ClojureScript is the Clojure compiler for JavaScript. With it, you can use a dialect of Clojure, called ClojureScript, which is 99% identical in syntax and semantics to Clojure, to write your JavaScript code. So wherever you used to use JavaScript, you can now use Clojure instead!

Not sure what ClojureScript has to offer? Well this is the overview for you.

Please note that this list was put together at the time of ClojureScript 1.10. If you are using an older version, some features might be missing, and if you are using a newer version, there might be newer features not mentioned here. You can refer to the official changes list for all the gritty details.
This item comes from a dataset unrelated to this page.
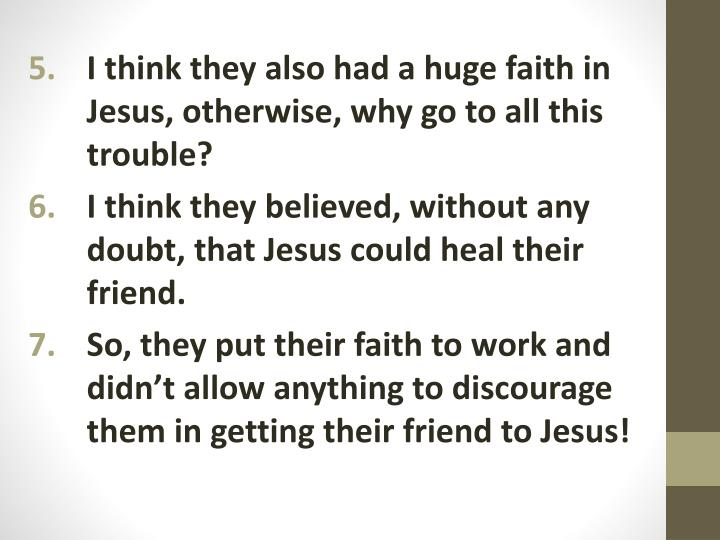 I think they also had a huge faith in Jesus, otherwise, why go to all this trouble?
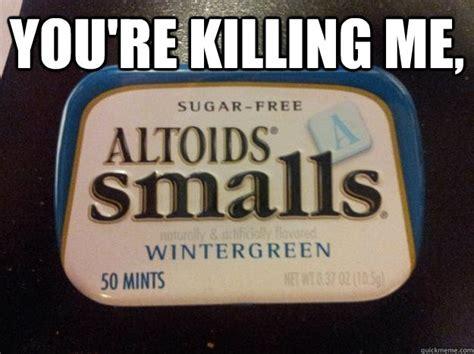 You Re Killin Me Smalls Meme - you re killing me smalls quickmeme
ClojureScript offers some of the following features:

Proper modules

Language-level support for modules. This lets you define logical components with clear dependencies on one another. In ClojureScript, we call them namespaces, and you create them with ns. ClojureScript namespaces are compatible with Google Closure modules too, so you can use those as is. It also has native support to convert CommonJS, AMD, ES6 and Node modules to Google Closure modules, only a few lines of configs are required for the conversion, you can read more about it here.

(ns cljs-features-demo
  (:require [goog.string :as gstr]
            goog.string.format))

;; You can require other modules, such as the standard Google Closure
;; library, which is part of ClojureScript's standard library.

;; Other modules can now require the use of `cljs-features-demo`.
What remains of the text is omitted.